What’s the most important thing you can do with your blog:

  • Have great search results or have great readers?
  • Have quality posts or go for quantity only?
  • Worry about the spiders or worry about your readers?

Depending on who you speak with in the blogging community, you’re likely to get varied results. Some will tell you a blog is solely for results.

 

You should post as many posts as you can, putting all your focus on keywords that will ultimately get you lots of results within the search engines. Focus on attraction for Google’s spiders, writing out each post in the most search engine friendly way possible.

 

Some will tell you a blog is for your readers. You can get anyone over to your blog the first time, but its how many stick with your blog that matters most. Because if a reader doesn’t like what they read, and sees its written solely for search engine results, there will be little to hold them there or drive them back again and again.

 

“Don’t worry about the quality; get as many posts up as you can, as fast as you can with as much emphasis on keywords as possible. Grammar doesn’t matter,” says a SEO blogging expert.

“Don’t worry about search; write the best quality content you can focusing in on what you’re readers ultimately want to visit you for again and again,” says a readers oriented blogging expert.

 

But which is correct? Which is the right path for you? I myself believe in the writing for readers approach. Here’s why. Quality is winning out over quantity. Readers are winning out over spiders.

 

Dig Deeper: The Myth About Outsourcing Blog Writing

 

Let’s look at Google.

 

 Since Google’s inception, they have had one goal in mind; to build a great user experience. As technology changes, they continue to modify their algorithms to give the user more of what they want … great results. The end user doesn’t want to wade through spammy results to find what they were looking for.
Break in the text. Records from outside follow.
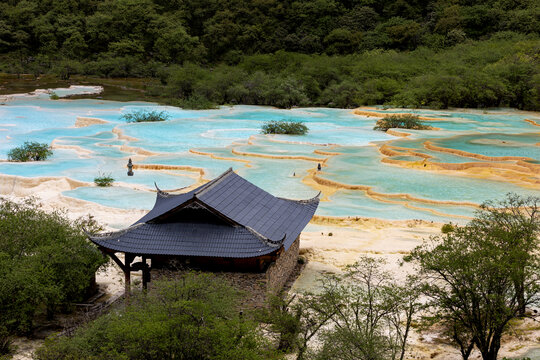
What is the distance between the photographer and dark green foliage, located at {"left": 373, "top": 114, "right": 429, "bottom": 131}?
3431cm

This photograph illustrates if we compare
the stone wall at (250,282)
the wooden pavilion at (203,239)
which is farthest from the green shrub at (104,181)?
the stone wall at (250,282)

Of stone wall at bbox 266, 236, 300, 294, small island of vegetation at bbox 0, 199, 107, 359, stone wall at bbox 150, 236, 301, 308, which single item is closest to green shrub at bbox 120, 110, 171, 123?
small island of vegetation at bbox 0, 199, 107, 359

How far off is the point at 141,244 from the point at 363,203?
32.5 ft

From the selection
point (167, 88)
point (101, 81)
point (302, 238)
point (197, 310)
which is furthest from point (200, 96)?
point (197, 310)

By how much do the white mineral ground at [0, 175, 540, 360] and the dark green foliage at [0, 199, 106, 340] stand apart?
652mm

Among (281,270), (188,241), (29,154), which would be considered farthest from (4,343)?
(29,154)

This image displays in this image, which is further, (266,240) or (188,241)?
(188,241)

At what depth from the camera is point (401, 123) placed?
1375 inches

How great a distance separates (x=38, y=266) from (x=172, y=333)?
4.07m

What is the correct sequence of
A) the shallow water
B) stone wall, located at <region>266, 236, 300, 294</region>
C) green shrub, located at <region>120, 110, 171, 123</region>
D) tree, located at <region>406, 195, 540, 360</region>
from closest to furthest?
tree, located at <region>406, 195, 540, 360</region> → stone wall, located at <region>266, 236, 300, 294</region> → the shallow water → green shrub, located at <region>120, 110, 171, 123</region>

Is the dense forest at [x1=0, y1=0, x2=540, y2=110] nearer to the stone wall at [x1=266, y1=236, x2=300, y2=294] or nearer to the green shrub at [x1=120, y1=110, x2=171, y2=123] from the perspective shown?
the green shrub at [x1=120, y1=110, x2=171, y2=123]

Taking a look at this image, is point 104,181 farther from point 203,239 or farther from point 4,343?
point 4,343

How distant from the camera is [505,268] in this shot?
8.37 metres

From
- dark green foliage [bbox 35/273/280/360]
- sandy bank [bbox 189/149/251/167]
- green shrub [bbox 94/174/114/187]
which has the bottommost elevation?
green shrub [bbox 94/174/114/187]
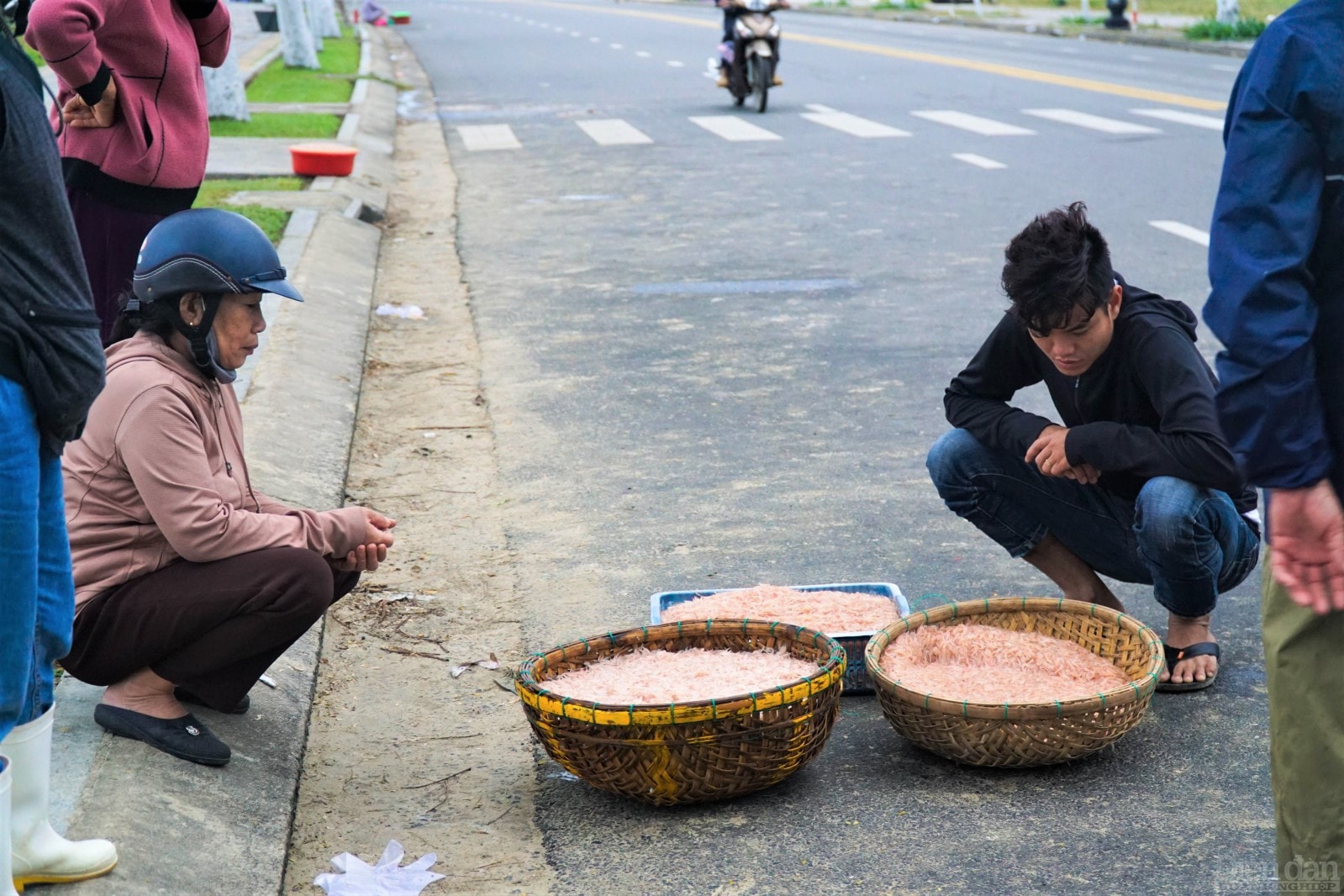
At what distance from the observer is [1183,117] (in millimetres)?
16047

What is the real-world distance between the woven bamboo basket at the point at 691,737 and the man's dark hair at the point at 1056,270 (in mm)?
970

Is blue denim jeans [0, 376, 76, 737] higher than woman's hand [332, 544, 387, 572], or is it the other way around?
blue denim jeans [0, 376, 76, 737]

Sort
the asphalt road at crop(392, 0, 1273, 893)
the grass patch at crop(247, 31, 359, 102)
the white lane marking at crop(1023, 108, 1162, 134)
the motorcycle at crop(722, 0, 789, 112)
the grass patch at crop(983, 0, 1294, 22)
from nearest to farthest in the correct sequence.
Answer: the asphalt road at crop(392, 0, 1273, 893) < the white lane marking at crop(1023, 108, 1162, 134) < the motorcycle at crop(722, 0, 789, 112) < the grass patch at crop(247, 31, 359, 102) < the grass patch at crop(983, 0, 1294, 22)

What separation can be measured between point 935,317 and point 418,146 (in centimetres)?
913

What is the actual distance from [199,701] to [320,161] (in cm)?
930

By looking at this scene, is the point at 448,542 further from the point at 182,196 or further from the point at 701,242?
the point at 701,242

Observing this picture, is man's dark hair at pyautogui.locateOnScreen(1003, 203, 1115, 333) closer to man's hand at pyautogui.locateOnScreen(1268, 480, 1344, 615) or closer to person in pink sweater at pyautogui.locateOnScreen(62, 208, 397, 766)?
man's hand at pyautogui.locateOnScreen(1268, 480, 1344, 615)

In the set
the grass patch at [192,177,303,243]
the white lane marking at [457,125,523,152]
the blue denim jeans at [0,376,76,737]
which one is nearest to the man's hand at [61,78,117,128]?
the blue denim jeans at [0,376,76,737]

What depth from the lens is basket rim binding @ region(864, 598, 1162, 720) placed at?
11.3 ft

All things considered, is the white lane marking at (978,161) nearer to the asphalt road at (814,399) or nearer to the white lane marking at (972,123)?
the asphalt road at (814,399)

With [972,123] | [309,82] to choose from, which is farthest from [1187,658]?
[309,82]

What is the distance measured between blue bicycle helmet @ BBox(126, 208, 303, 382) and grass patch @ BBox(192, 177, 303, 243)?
5.68m

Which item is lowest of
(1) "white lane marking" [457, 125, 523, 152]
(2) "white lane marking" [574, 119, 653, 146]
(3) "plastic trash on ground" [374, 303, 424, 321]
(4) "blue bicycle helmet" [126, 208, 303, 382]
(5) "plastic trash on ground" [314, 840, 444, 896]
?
(1) "white lane marking" [457, 125, 523, 152]

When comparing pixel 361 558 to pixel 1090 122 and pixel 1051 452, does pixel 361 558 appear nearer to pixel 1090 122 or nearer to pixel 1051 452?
pixel 1051 452
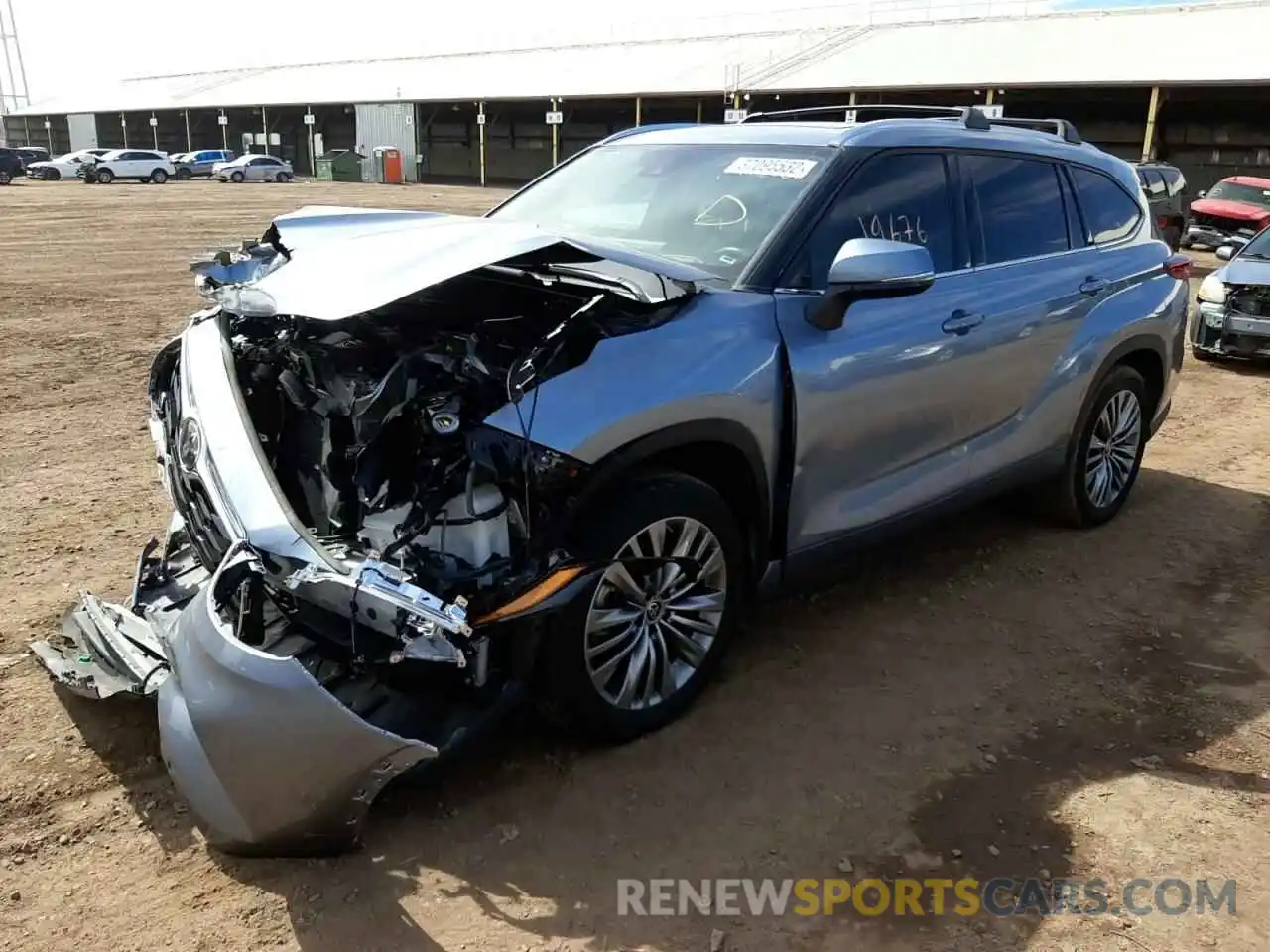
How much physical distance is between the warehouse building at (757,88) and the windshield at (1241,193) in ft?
17.5

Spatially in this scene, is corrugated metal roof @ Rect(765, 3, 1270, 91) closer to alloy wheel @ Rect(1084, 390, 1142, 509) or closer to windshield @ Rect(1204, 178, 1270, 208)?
windshield @ Rect(1204, 178, 1270, 208)

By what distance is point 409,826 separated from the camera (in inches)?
118

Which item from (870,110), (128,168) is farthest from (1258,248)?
(128,168)

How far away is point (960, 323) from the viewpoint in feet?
13.8

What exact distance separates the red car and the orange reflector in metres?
20.8

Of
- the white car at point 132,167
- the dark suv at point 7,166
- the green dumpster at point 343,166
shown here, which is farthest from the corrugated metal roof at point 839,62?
the dark suv at point 7,166

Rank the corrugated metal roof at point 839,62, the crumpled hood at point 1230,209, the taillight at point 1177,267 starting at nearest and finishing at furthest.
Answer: the taillight at point 1177,267, the crumpled hood at point 1230,209, the corrugated metal roof at point 839,62

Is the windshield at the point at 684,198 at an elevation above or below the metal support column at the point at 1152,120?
below

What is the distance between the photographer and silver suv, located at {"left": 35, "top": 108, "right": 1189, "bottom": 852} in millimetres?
2684

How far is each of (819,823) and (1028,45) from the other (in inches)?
Answer: 1325

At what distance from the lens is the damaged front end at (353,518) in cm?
256

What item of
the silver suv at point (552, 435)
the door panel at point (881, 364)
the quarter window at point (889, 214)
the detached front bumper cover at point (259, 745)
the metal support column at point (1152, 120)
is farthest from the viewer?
the metal support column at point (1152, 120)

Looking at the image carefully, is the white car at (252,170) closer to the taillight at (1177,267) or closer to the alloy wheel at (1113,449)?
the taillight at (1177,267)

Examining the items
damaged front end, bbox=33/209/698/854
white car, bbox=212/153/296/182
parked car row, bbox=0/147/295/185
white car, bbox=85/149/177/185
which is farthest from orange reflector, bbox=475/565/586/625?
white car, bbox=212/153/296/182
They want great sites that offer them valid information they can use. In other words, they want quality.

 

So when push comes to shove, if a site pushes as much content – quantity – as it can into the search results without regard to how well its written – quality – Google will tag them and start shutting them out of potential search results.

 

What about potential readers? If this post, for example, was focused in on the keyword “blog writing” and I wrote about blog writing results and blog writing processes and told you how blog writing could change the way you do business and blog writing …

 

You get the point. Readers don’t want to read content that purely focuses on keywording because, well, its boring. And its difficult to read. Why spend your time reading something that isn’t fun to read and doesn’t help you along the way?

 

Dig Deeper: How To Blog About Your Customers

You can write for spiders all day long. And getting into the search results is important as you are trying to grow your business. But if Google devalues your website because you don’t match their criteria for “quality content”, your results will quickly disappear anyway.

 

What worked in the past will not necessarily work in the future. Google’s algorithms change all the time. And one thing is for sure; quality is king in Google’s eye. If you want results, focus on quality.

 

Write for your readers. Readers = users. And if they’re happy, ultimately you will get the results you are looking for.